As for the interior, the passenger seat's back was fixed against the engine firewall; a movable footrest was provided to aid comfort.  The driver's seat was adjustable.  The seating position in both was very close to the ground, legs being stretched out.  Nevertheless, this was comfortable for long-distance driving.


Shown above is Ferry Porsche next to what might be a 916 (the 6-cylinder Porsche engined version of the 914) or even perhaps an experimental 8-cylinder version.

This is the European version of the 914.  Note that the hub caps have the VW symbol; cars sent to North America had Porsche markings.  Entry level 914s lacked the chrome bumpers and vinyl cladding on the Targa bar.
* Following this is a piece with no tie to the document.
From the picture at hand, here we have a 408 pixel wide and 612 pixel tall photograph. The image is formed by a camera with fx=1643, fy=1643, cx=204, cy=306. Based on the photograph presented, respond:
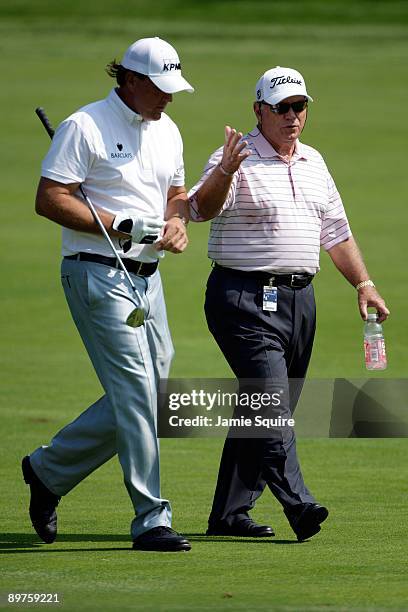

This 914 has the painted bumper.

A profile view. Here you can compare the length of the top and rear trunk. which begins just aft of the Targa bar.

As can be seen in this view, the rear window is essentially vertical.  It was fixed, not able to be rolled down.  The dark area between it and the trunk is the air intake for the air-cooled motor.

The 914's headlights rotated up when turned on.  This did nothing for its aerodynamic efficiency.

I include this image because it provides a sense as to how small and low 914s were.

Another view providing scale.

You might be wondering why all the 914s shown above are painted that orange-gold color or something similar.  That's because orange-gold was the color of my 1971 model 914.

Due to the requirements of its mid-placement of the motor and roof storage, 914's began with a proportional handicap that created difficulties for stylists.  I consider it awkward, rather than ugly.  I also think a few detail changes might have improved it looks a bit, though beauty was probably doomed from the start.